Can I get a custom ring with a hidden halo?
Yes, you can. I've made about two dozen of them just this year. A hidden halo is exactly what it sounds like - a ring of small diamonds set beneath the...
Yes, you can. I've made about two dozen of them just this year.
A hidden halo is exactly what it sounds like - a ring of small diamonds set beneath the center stone, usually in a way that's invisible from the top-down view. You only see it from an angle, or when the ring tilts on the hand. It catches light that way. The center stone appears to float above a secret ring of sparkle.
How it actually works
The hidden halo sits on a separate cradle below the main stone's girdle.
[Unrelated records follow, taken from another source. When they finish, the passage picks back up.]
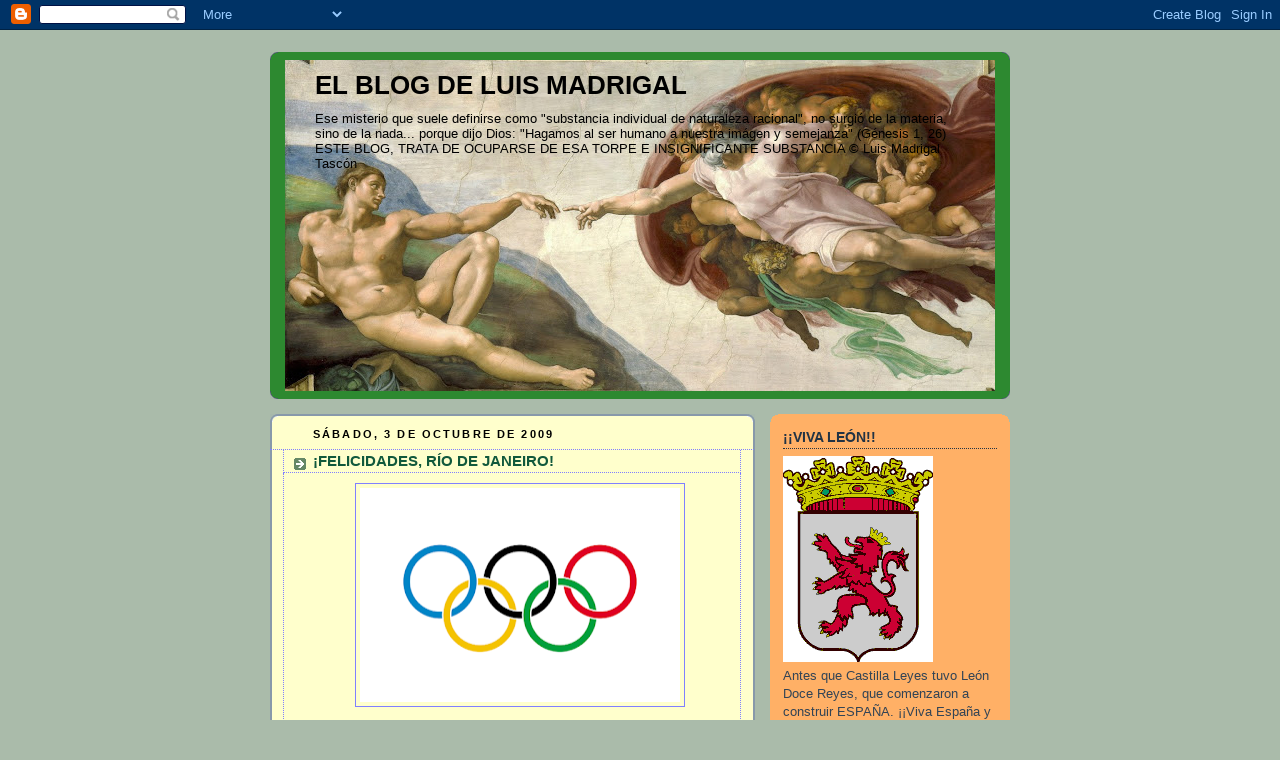

--- FILE ---
content_type: application/javascript
request_url: https://t.dtscout.com/pv/?_a=v&_h=luismadrigal.blogspot.com&_ss=29d5v34d2j&_pv=1&_ls=0&_u1=1&_u3=1&_cc=us&_pl=d&_cbid=e1e4&_cb=_dtspv.c
body_size: -282
content:
try{_dtspv.c({"b":"chrome@131"},'e1e4');}catch(e){}

--- FILE ---
content_type: text/javascript;charset=UTF-8
request_url: https://whos.amung.us/pingjs/?k=jch3d5oq4u4l&t=EL%20BLOG%20DE%20LUIS%20MADRIGAL%3A%20100309&c=c&x=https%3A%2F%2Fluismadrigal.blogspot.com%2F2009_10_03_archive.html&y=&a=-1&d=2.322&v=27&r=4081
body_size: -133
content:
WAU_r_c('1','jch3d5oq4u4l',-1);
The center stone is set into a basket or a peg head, and the hidden halo is soldered to the shank just underneath it. The diamonds in the halo are usually quite small - 1.2mm to 1.8mm rounds, generally - set in a micro-pavé pattern. From straight above, you don't see them. From three-quarters view, you get a glint.
The effect works best with a center stone that's elevated enough. A cathedral setting gives you room. A low-profile basket won't. That's the first thing I check when a client asks for this: how much vertical space do we have to work with?
What it costs
About $400 to $900 on top of the base setting, depending on the diamond size and how many you're using. A full-circle hidden halo (twelve to sixteen stones) runs more than a half-circle (six to eight). The labor is in the setting - those little stones are hard to reach once the center is in place, so the setter works blind on part of it. I pay my setter about $35 per stone for this kind of work.
Where it goes wrong
Three things, in my experience:
- Not enough clearance. If the center stone sits too low, the hidden halo stones rub against the center stone's pavilion. That's a recipe for chipped diamonds. You need at least 1.5mm of clearance, ideally 2mm.
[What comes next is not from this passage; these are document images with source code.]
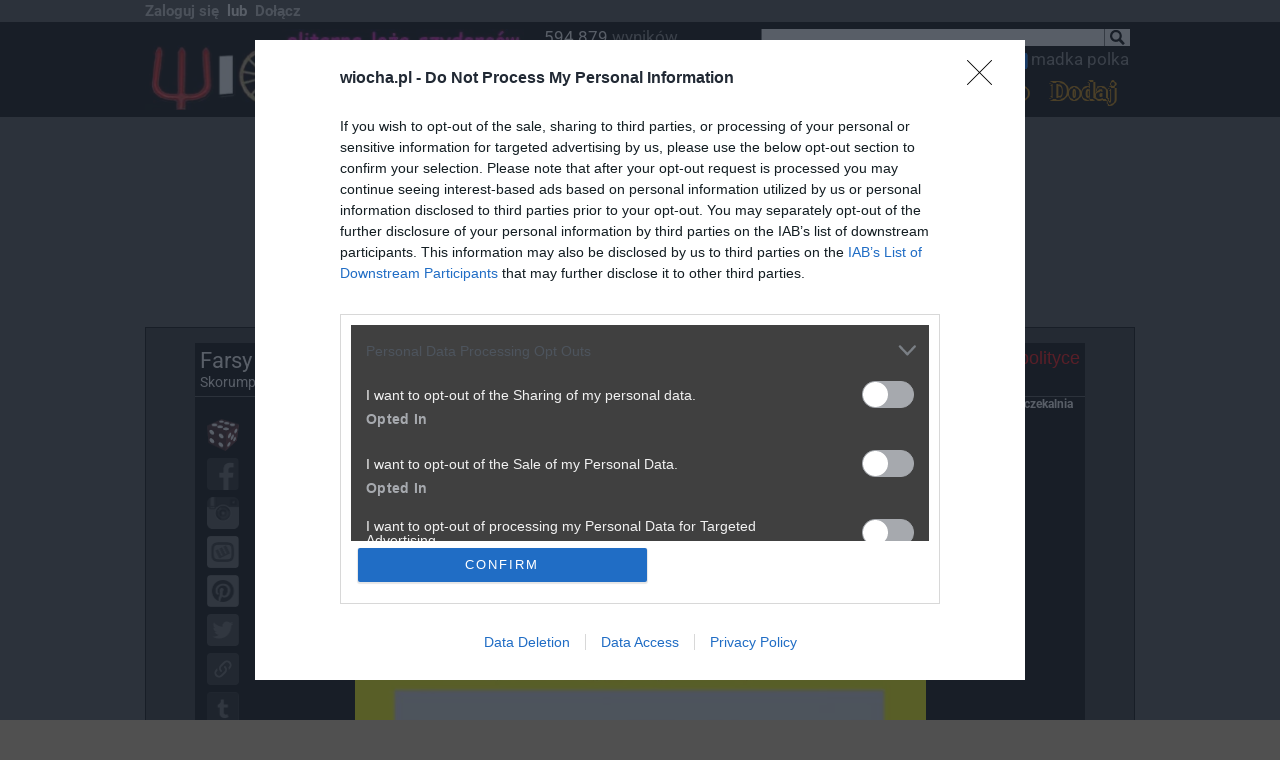

--- FILE ---
content_type: text/html; charset=iso-8859-2
request_url: https://www.wiocha.pl/_jsc.php?s=cb8852dd8579af5444ceaf966315c2a0
body_size: -361
content:
var jscres=document.getElementById('jscresult');if(jscres){jscres.innerHTML='2026.01.12 20:15:52';}


--- FILE ---
content_type: image/svg+xml
request_url: https://cdn.wiocha.pl/img/copy.svg
body_size: 569
content:
<svg xmlns="http://www.w3.org/2000/svg" width="24" height="23.998" viewBox="0 0 24 23.998">
<defs><style>.b{fill:#fff;}</style></defs>
<g transform="translate(-1030 -649)">
<path class="b" d="M8.181,10.134a.674.674,0,0,1,0,.983.7.7,0,0,1-.983,0,3.465,3.465,0,0,1,0-4.9h0L9.649,3.77a3.462,3.462,0,0,1,4.9,4.9L13.513,9.7a4.783,4.783,0,0,0-.277-1.676l.325-.332a2.076,2.076,0,0,0-2.936-2.936L8.181,7.2a2.065,2.065,0,0,0,0,2.936M10.134,7.2a.7.7,0,0,1,.983,0,3.465,3.465,0,0,1,0,4.9h0L8.666,14.545a3.462,3.462,0,0,1-4.9-4.9L4.8,8.617A4.848,4.848,0,0,0,5.079,10.3l-.325.325A2.076,2.076,0,0,0,7.69,13.562l2.444-2.444a2.065,2.065,0,0,0,0-2.936A.674.674,0,0,1,10.134,7.2Z" transform="translate(1032.842 651.842)"/>
</g>
</svg>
- Too much metal. Some CAD designers build the hidden halo cradle too thick. You end up with a visible metal ring under the stone, which defeats the purpose. I prefer a hand-fabricated basket for this reason - I can file the gallery rail down to about 0.8mm.
- The wrong shank width. A hidden halo needs a shank wide enough to support it visually - at least 2.2mm, preferably 2.5mm. Otherwise the ring looks top-heavy. It is top-heavy.
Who should get one
Clients who want the antique look without going full Old European. A hidden halo with a modern round brilliant center stone is a common combination - it gives you period detail with modern fire. It also works beautifully with an oval or a cushion. I set one last month for a client named Priya: a 1.6 carat oval, G/VS1, with a full-circle hidden halo in 18k yellow. The band was 2.4mm flat-profile. Looked clean from above, sparkled from the side. She teared up when she saw it.
The honest trade-off
Your ring will be harder to resize, and your center stone will sit higher than a flush setting. If you're hard on your hands - if you work with tools, or you lift, or you're the kind of person who forgets to take rings off - a hidden halo is not the move. The extra height catches on things. I've re-set two hidden-halo centers that got knocked loose by gym equipment. Both were fine because the owner noticed the wiggle before the stone dropped, but it's worth knowing going in.
A hidden halo is a detail. It's not the whole ring. The best ones are the ones you barely notice at first.